▶ _JOB_
Retype every entry word for word.

▶ _Stored data_
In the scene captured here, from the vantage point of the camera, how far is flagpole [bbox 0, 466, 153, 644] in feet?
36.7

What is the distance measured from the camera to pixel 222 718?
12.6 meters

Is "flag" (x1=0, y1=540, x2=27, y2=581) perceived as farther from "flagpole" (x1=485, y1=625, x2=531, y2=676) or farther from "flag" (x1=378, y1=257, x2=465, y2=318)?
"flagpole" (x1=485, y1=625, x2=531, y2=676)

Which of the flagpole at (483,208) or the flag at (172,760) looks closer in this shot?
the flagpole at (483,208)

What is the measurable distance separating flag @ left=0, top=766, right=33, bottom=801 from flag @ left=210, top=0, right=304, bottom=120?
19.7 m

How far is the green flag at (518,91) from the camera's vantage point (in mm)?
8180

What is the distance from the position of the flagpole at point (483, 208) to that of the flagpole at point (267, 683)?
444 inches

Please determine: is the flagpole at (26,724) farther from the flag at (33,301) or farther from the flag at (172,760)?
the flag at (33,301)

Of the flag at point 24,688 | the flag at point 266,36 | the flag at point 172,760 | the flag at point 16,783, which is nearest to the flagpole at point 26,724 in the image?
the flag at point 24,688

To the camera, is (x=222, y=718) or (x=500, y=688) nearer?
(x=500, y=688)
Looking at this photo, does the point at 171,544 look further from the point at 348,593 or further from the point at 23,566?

▶ _WRITTEN RESPONSE_
In the scene captured here, from the vantage point of the camera, how far is flagpole [bbox 0, 466, 153, 644] in feet?
36.7

What is the distance measured from the camera to pixel 222 718?
12.6 meters

Is "flag" (x1=0, y1=540, x2=27, y2=581) perceived as farther from "flagpole" (x1=485, y1=625, x2=531, y2=676) or farther from "flag" (x1=378, y1=257, x2=465, y2=318)?
"flagpole" (x1=485, y1=625, x2=531, y2=676)

Which of the flagpole at (483,208) or the flag at (172,760) looks closer in this shot?
the flagpole at (483,208)

What is the measurable distance separating flag @ left=0, top=766, right=33, bottom=801 from flag @ left=210, top=0, right=304, bottom=120?
19.7 m

How far is the green flag at (518,91) from the camera's vantage point (in mm)?
8180

What is the distance from the position of the flagpole at point (483, 208) to that of the flagpole at point (267, 683)?
444 inches

Please determine: is the flagpole at (26,724) farther from the flag at (33,301) or farther from the flag at (172,760)?
the flag at (33,301)

Of the flag at point 24,688 | the flag at point 266,36 | the flag at point 172,760 | the flag at point 16,783, which is nearest to the flagpole at point 26,724 in the image?
the flag at point 24,688

To the camera, is (x=222, y=718) or (x=500, y=688) nearer?
(x=500, y=688)
Looking at this photo, does the point at 171,544 look further from the point at 348,593 or further from the point at 23,566?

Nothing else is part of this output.